In my case, this BUG is due to ninja compile error, you can change directory to ~/.cache/torch_extensions/cpu_adam, then run ninja -v to see the error details.

Closing this issue as the original issue was resolved. If anyone is having issues with this, please open a new issue and link this one and we would be happy to take a look.

In my case, this BUG is due to ninja compile error, you can change directory to ~/.cache/torch_extensions/cpu_adam, then run ninja -v to see the error details.

hi @Chiang , i follow your advice to run ninja -v under dir /root/.cache/torch_extensions/py310_cu118/cpu_adam, and get error info below, please check and tell me how to fix this problem

[1/1] c++ cpu_adam.o cpu_adam_impl.o -shared -lcurand -L/root/miniconda3/envs/llmtest/lib/python3.10/site-packages/torch/lib -lc10 -ltorch_cpu -ltorch -ltorch_python -o cpu_adam.so
FAILED: cpu_adam.so 
c++ cpu_adam.o cpu_adam_impl.o -shared -lcurand -L/root/miniconda3/envs/llmtest/lib/python3.10/site-packages/torch/lib -lc10 -ltorch_cpu -ltorch -ltorch_python -o cpu_adam.so
/usr/bin/ld: cannot find -lcurand
collect2: error: ld returned 1 exit status
ninja: build stopped: subcommand failed.

/usr/bin/ld: cannot find -lcurand

It can't find your cuda install - if you have it installed search for where libcurand.so is on your fs.

e.g. on my machine it's: /usr/local/cuda-12.1/targets/x86_64-linux/lib/libcurand.so.10.3.2.106 so in that case adding export LD_LIBRARY_PATH=$LD_LIBRARY_PATH:/usr/local/cuda-12.1/targets/x86_64-linux/lib should help finding that shared object. You need to edit this path to where your cuda is installed if any.

But most likely you don't have cuda installed. You can install it via apt https://docs.nvidia.com/cuda/cuda-installation-guide-linux/index.html#package-manager-installation or even inside a conda environment via https://anaconda.org/conda-forge/cudatoolkit if you don't have sudo access. (but I see it's only 11.8 - I don't know if you need cuda-12.x or not).

I haven't tried, but this is probably the right package if you want to install it into your conda and has all the latest versions as well https://anaconda.org/nvidia/cuda-libraries - use the same version as your pytorch, to check which pytorch cuda version is used run:

python -c 'import torch; print(f"pt={torch.__version__}, cuda={torch.version.cuda}")'

/usr/bin/ld: cannot find -lcurand

It can't find your cuda install - if you have it installed search for where libcurand.so is on your fs.

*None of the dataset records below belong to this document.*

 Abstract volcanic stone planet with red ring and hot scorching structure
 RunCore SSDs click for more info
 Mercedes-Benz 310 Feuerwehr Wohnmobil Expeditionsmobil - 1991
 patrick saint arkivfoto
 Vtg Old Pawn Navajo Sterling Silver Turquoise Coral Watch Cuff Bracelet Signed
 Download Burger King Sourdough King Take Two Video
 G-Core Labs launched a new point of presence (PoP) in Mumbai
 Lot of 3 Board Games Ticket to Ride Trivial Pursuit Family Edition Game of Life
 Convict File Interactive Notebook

e.g. on my machine it's: /usr/local/cuda-12.1/targets/x86_64-linux/lib/libcurand.so.10.3.2.106 so in that case adding export LD_LIBRARY_PATH=$LD_LIBRARY_PATH:/usr/local/cuda-12.1/targets/x86_64-linux/lib should help finding that shared object. You need to edit this path to where your cuda is installed if any.

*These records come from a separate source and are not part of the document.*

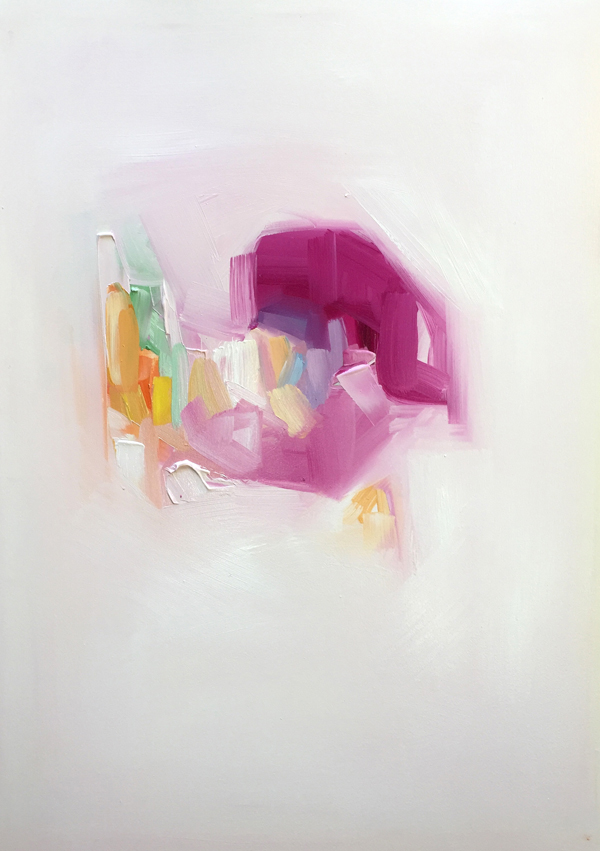 Hillary.butler.abstract.art.22x30.salerno.sm.jpg
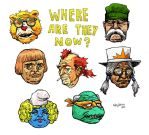 Where are they now? by sobreiro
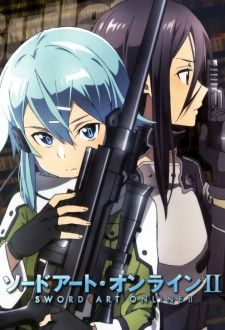 Sword Art Online II - Started it. I'm so hyped for this. But I am just a little creeped that Kirito has a girl avatar. :)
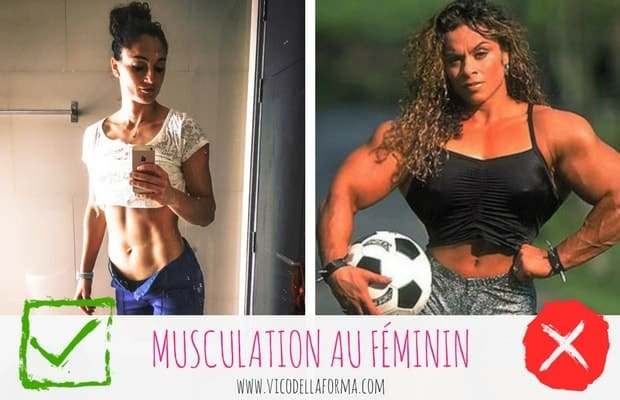 musculation femme : exercices, programmes et nutrition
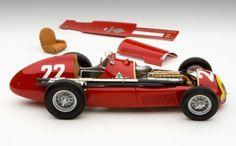 Spanish Grand Prix, Alfa Romeo 159, Emergency Vehicles, Fire Engine, Scale Models, Hot Wheels, Race Cars, Diecast, Racing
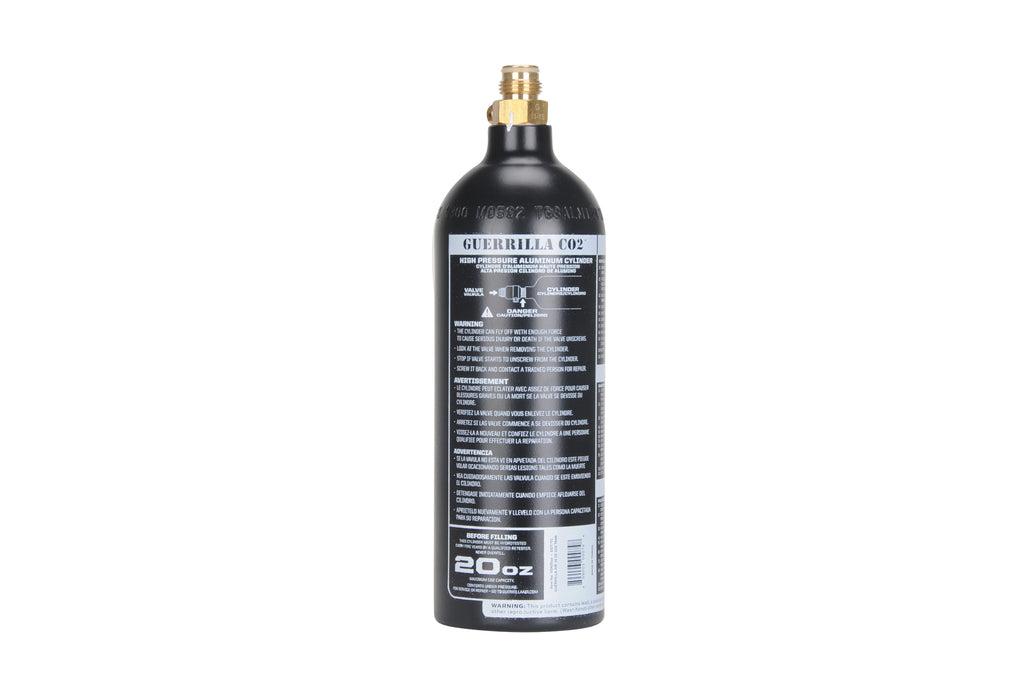 Guerrilla Air 20 Oz CO2 Tank - Black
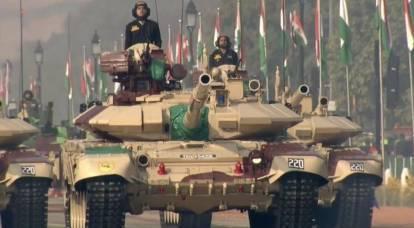 In un possibile scontro di carri armati tra Pakistan e India, VT-4 e T-90 potrebbero convergere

But most likely you don't have cuda installed. You can install it via apt https://docs.nvidia.com/cuda/cuda-installation-guide-linux/index.html#package-manager-installation or even inside a conda environment via https://anaconda.org/conda-forge/cudatoolkit if you don't have sudo access. (but I see it's only 11.8 - I don't know if you need cuda-12.x or not).

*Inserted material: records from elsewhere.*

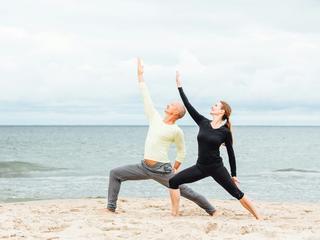 Retreaturlaub yogamar ruegen yogisches fasten yogamar ruegen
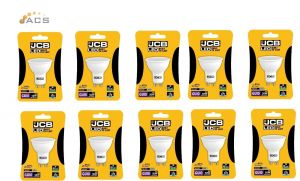 JCB LED GU10 370lm 100° 6500k Cool White (10 PACK)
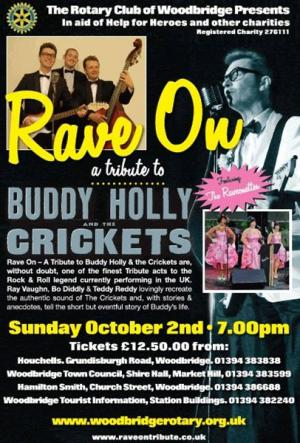 Buddy Holly Concert - EVENT SOLD OUT !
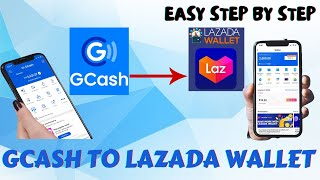 how to transfer cash wallet to gcash - TH-Clip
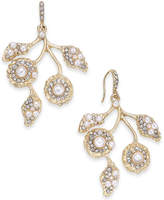 INC International Concepts I.n.c. Gold-Tone Pave & Imitation Pearl Flower Drop Earrings, Created for Macy's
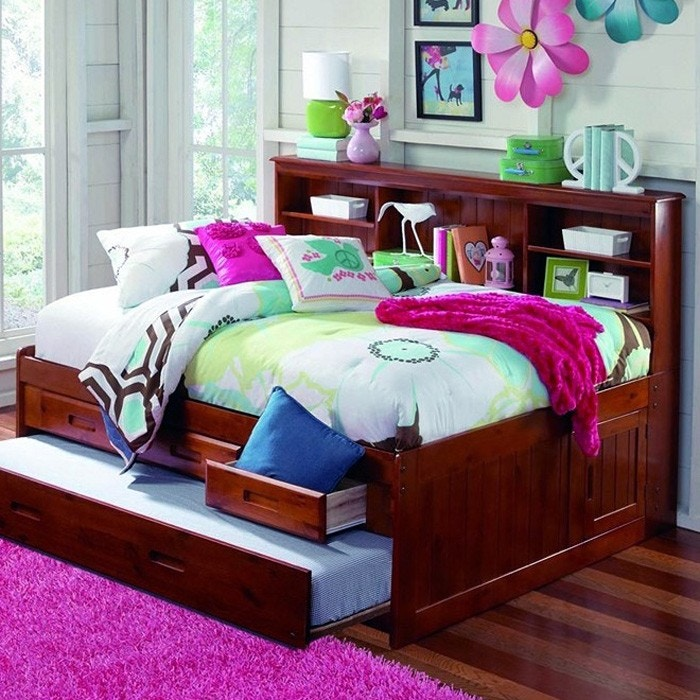 Discovery Furniture Carolina Merlot Daybed With Trundle Mattress Free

I haven't tried, but this is probably the right package if you want to install it into your conda and has all the latest versions as well https://anaconda.org/nvidia/cuda-libraries - use the same version as your pytorch, to check which pytorch cuda version is used run:
python -c 'import torch; print(f"pt={torch.__version__}, cuda={torch.version.cuda}")'

hi @stas00 , it's not working, i change the env var LD_LIBRARY_PATH but the err is same as before

@stas00 pls see the detail below

[1/1] c++ cpu_adam.o cpu_adam_impl.o -shared -lcurand -L/root/miniconda3/envs/llmtest/lib/python3.10/site-packages/torch/lib -lc10 -ltorch_cpu -ltorch -ltorch_python -o cpu_adam.so
FAILED: cpu_adam.so 
c++ cpu_adam.o cpu_adam_impl.o -shared -lcurand -L/root/miniconda3/envs/llmtest/lib/python3.10/site-packages/torch/lib -lc10 -ltorch_cpu -ltorch -ltorch_python -o cpu_adam.so
/usr/bin/ld: cannot find -lcurand
collect2: error: ld returned 1 exit status
ninja: build stopped: subcommand failed.

i export the LD_LIBRARY_PATH first and run the ninja -v under concern folder but it has no change for linkage err, Why?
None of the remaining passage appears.